Un resumen rápido basado en el perfil nutricional actual por 100g.
El café helado, preparado, es una bebida refrescante hecha al preparar café molido con agua caliente y luego enfriarlo, generalmente servido sobre hielo. Sus orígenes se remontan a diversas culturas que han disfrutado de bebidas de café frías, particularmente en los Estados Unidos y Europa, donde se ha convertido en una opción popular para un impulso de cafeína durante el clima cálido. El método de preparación puede variar desde la preparación tradicional por goteo hasta técnicas de frío, cada una aportando sabores y características únicas a la bebida. Nutricionalmente, el café helado es bajo en calorías, con solo 1 caloría por cada 100g, lo que lo convierte en una opción ideal para aquellos que buscan una bebida baja en calorías. Contiene cantidades despreciables de carbohidratos, grasas y proteínas. La ausencia de azúcar en el café helado sin endulzar lo convierte en una gran opción para personas que gestionan su ingesta de azúcar o siguen una dieta baja en calorías.
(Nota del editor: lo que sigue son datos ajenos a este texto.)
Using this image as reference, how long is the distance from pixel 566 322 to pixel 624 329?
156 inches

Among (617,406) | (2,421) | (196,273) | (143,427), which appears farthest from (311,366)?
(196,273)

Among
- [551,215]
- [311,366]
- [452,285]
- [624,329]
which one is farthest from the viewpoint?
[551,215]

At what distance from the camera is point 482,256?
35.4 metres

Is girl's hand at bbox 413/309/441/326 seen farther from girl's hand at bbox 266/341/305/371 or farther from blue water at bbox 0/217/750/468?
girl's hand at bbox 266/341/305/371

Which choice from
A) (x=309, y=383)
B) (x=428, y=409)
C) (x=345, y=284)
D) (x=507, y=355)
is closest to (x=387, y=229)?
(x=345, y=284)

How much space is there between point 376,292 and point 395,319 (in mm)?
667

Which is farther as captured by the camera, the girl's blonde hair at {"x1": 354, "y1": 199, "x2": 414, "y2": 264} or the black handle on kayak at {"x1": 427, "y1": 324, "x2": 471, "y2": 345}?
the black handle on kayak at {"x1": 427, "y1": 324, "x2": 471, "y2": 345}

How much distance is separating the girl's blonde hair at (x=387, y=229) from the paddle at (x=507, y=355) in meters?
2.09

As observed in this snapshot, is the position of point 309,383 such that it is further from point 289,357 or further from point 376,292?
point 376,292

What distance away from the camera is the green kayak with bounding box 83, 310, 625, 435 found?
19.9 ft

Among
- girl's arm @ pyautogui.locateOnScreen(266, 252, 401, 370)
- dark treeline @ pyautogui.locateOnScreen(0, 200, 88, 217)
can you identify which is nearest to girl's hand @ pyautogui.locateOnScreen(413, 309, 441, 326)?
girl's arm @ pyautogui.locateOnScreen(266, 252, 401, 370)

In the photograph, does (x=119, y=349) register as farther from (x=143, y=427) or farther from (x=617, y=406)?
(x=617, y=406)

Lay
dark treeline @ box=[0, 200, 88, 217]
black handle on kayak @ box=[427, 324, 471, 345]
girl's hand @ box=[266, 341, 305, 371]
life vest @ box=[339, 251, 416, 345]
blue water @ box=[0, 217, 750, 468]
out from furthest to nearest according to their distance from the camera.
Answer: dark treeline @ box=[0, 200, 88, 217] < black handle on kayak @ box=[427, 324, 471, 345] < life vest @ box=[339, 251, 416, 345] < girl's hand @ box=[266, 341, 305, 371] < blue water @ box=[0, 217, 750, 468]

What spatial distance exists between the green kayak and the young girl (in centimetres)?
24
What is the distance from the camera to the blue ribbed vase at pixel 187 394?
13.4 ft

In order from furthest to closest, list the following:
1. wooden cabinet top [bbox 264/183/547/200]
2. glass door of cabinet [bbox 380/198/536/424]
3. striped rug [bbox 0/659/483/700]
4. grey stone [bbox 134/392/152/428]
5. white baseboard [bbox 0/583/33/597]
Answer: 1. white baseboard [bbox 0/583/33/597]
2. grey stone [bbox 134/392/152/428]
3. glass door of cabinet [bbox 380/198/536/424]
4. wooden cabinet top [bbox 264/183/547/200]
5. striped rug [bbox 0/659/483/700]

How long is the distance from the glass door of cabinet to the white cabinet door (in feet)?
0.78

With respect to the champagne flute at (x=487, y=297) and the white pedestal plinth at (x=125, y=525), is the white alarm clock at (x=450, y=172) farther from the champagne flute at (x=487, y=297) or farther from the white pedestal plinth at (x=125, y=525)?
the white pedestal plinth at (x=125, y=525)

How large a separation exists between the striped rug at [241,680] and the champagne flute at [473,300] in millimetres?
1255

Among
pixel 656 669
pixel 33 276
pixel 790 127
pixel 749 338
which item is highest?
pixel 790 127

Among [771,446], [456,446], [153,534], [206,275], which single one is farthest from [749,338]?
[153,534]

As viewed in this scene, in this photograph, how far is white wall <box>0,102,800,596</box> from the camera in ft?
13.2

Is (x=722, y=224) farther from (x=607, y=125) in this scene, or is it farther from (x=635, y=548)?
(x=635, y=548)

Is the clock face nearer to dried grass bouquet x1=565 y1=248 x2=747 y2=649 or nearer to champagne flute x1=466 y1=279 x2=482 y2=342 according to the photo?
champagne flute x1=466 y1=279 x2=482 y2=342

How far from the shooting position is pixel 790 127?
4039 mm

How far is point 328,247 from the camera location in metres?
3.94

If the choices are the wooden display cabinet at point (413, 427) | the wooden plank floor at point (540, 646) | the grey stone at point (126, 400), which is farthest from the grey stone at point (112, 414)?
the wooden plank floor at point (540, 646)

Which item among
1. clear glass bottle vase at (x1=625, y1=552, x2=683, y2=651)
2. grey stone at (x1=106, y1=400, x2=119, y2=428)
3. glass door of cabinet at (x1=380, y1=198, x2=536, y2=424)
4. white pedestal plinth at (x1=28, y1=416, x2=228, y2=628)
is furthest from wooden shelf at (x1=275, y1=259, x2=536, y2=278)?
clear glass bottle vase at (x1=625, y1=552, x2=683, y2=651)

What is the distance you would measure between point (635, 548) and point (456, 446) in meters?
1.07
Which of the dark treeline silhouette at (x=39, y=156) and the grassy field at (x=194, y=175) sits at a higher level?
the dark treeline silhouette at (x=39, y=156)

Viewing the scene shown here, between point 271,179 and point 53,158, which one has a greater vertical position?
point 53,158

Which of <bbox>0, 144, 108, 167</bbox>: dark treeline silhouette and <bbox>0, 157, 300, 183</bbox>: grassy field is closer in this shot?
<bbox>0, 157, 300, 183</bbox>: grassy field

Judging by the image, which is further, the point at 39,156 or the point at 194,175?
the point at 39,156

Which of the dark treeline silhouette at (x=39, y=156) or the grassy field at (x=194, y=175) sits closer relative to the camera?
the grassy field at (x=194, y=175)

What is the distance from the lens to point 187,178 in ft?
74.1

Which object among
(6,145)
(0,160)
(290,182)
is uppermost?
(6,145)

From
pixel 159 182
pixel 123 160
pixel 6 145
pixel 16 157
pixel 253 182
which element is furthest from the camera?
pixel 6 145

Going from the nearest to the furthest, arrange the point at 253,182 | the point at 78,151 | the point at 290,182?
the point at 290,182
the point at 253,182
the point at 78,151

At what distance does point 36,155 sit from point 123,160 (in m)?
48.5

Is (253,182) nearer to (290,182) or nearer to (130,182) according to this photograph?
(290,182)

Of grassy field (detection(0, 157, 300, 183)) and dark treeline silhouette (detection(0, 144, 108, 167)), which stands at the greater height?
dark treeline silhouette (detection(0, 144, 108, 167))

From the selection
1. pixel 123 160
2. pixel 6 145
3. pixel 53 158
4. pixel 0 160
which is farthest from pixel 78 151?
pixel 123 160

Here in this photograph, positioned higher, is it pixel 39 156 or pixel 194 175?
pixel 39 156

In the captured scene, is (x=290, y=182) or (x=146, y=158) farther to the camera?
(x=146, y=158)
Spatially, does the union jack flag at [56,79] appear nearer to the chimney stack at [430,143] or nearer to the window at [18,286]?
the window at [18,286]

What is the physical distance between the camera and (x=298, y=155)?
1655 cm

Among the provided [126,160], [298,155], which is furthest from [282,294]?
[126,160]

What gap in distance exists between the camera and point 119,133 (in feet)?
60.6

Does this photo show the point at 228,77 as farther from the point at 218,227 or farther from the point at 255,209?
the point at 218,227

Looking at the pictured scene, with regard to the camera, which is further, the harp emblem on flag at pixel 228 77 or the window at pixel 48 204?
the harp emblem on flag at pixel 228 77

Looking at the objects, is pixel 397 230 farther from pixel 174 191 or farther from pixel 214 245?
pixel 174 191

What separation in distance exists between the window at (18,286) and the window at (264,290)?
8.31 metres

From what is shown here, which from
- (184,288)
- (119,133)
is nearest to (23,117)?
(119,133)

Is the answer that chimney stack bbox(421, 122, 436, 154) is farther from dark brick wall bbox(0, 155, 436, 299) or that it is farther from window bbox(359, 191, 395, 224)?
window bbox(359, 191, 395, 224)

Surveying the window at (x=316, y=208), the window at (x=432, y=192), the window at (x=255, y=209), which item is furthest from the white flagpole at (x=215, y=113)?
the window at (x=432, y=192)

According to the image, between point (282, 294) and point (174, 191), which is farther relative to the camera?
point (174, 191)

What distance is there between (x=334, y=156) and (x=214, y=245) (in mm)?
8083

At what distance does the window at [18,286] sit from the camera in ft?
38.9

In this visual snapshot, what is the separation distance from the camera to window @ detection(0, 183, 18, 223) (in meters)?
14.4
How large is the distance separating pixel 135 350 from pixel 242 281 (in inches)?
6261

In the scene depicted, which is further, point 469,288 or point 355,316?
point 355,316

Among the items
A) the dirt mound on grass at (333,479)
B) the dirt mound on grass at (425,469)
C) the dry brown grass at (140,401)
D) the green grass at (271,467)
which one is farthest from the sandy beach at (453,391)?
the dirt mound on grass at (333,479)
Además, el café helado se puede disfrutar como base para varios sabores y adiciones, lo que lo hace versátil para diferentes gustos y preferencias.
El café helado, preparado, contiene solo 1 caloría por cada 100g, lo que lo convierte en una opción de bebida increíblemente baja en calorías.
Sí, el café helado puede ser saludable, especialmente cuando se consume sin azúcares añadidos o crema pesada. Contiene antioxidantes y puede proporcionar varios beneficios para la salud.
El café helado debe almacenarse en un recipiente hermético en el refrigerador y consumirse dentro de 3-5 días para una frescura óptima.
Los principales beneficios del café helado incluyen un aumento de la alerta, mejora del estado de ánimo y potencial manejo del peso cuando se consume sin aditivos excesivos.
Se aconseja un consumo moderado de café helado, típicamente de 2-3 tazas a la semana, especialmente para aquellos sensibles a la cafeína.